**** Source excerpt

LIQUIDITY AND CAPITAL RESOURCES

        Since its inception, Launch has financed its operations primarily
through a public issuance of common stock, private placements of preferred stock
and, to a lesser extent, from the revenues generated by operations. As of
September 30, 1999, Launch had approximately $70 million in cash and cash
equivalents and short term investments.

        Net cash used in operating activities increased to $15.5 million for the
first nine months of 1999 from $7.5 million for the first nine months of 1998.
The increase in net cash used in operating activities is substantially
attributable to the increased net loss, excluding non-cash charges.

        Net cash used in investing activities was $67.5 million for the first
nine months of 1999, as compared to net cash used by investing activities of
$10.3 million for the first nine months of 1998. The increase in net cash used
in investing activities resulted primarily from the significant purchase of
securities which took place during the first nine months of 1999 as a result of
investing the cash raised in our IPO. This cash is predominantly invested in
instruments that are highly liquid, are of high quality investment grade, and
predominantly have maturities of less than one year with the intent to make such
funds readily available for operating purposes.

        Net cash provided by financing activities increased to $82.3 million for
the first nine months of 1999, from $18.6 million for the first nine months of
1998, due principally to the proceeds from the sale of common stock through our
IPO in 1999.

        Launch has a revolving capital lease line of credit for $1.0 million. At
September 30, 1999, $1.0 million was outstanding under this line of credit. This
facility bears interest at the bank's prime rate, 8.25% at September 30, 1999.
The leased assets collateralize any borrowings under this line of credit.

********

> _What is asked_
Please copy the liquidity and capital resources passage word for word between "Since its inception, Launch" and "excluding non-cash charges.", inclusive.

**** Extracted entries

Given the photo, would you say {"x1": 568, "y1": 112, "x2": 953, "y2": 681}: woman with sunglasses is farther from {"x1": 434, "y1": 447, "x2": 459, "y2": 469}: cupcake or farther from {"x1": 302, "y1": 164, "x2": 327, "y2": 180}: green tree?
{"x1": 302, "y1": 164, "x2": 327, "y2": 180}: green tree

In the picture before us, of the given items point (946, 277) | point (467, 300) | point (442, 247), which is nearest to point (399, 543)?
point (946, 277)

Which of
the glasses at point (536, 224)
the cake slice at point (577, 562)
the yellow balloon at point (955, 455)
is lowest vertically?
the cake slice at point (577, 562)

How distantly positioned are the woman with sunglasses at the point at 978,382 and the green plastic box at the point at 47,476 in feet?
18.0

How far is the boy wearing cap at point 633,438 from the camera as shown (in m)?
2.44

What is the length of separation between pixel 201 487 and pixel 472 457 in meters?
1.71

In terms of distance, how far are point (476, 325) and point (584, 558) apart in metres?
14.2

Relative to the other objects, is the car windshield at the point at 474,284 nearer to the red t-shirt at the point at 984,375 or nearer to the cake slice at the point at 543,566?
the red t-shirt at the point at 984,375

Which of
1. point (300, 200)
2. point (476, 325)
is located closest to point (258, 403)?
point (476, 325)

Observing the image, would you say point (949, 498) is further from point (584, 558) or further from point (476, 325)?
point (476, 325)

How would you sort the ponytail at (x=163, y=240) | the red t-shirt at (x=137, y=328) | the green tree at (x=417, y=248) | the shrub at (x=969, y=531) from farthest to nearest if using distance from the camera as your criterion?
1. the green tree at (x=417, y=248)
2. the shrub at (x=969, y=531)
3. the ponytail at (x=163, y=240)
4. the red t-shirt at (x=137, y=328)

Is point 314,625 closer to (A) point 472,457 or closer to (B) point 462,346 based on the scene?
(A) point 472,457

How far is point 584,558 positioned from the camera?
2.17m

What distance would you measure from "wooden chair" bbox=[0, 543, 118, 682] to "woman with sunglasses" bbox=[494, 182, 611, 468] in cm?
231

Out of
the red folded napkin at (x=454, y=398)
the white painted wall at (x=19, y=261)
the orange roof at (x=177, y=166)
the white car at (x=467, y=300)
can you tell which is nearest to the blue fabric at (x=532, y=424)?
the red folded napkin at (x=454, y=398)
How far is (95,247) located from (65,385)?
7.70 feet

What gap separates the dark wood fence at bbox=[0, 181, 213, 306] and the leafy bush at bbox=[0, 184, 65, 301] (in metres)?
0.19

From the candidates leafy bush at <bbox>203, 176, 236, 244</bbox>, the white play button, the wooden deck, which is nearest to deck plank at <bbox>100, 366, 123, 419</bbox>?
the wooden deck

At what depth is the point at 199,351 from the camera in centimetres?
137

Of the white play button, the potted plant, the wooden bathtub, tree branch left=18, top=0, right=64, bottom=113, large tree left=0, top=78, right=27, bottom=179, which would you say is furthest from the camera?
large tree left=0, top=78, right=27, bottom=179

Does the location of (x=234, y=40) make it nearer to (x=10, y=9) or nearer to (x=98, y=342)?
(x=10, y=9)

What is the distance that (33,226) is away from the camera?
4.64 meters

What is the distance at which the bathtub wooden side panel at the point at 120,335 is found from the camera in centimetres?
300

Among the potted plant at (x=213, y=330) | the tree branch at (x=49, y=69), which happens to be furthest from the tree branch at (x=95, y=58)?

********

> _Final result_
Since its inception, Launch has financed its operations primarily
through a public issuance of common stock, private placements of preferred stock
and, to a lesser extent, from the revenues generated by operations. As of
September 30, 1999, Launch had approximately $70 million in cash and cash
equivalents and short term investments.

        Net cash used in operating activities increased to $15.5 million for the
first nine months of 1999 from $7.5 million for the first nine months of 1998.
The increase in net cash used in operating activities is substantially
attributable to the increased net loss, excluding non-cash charges.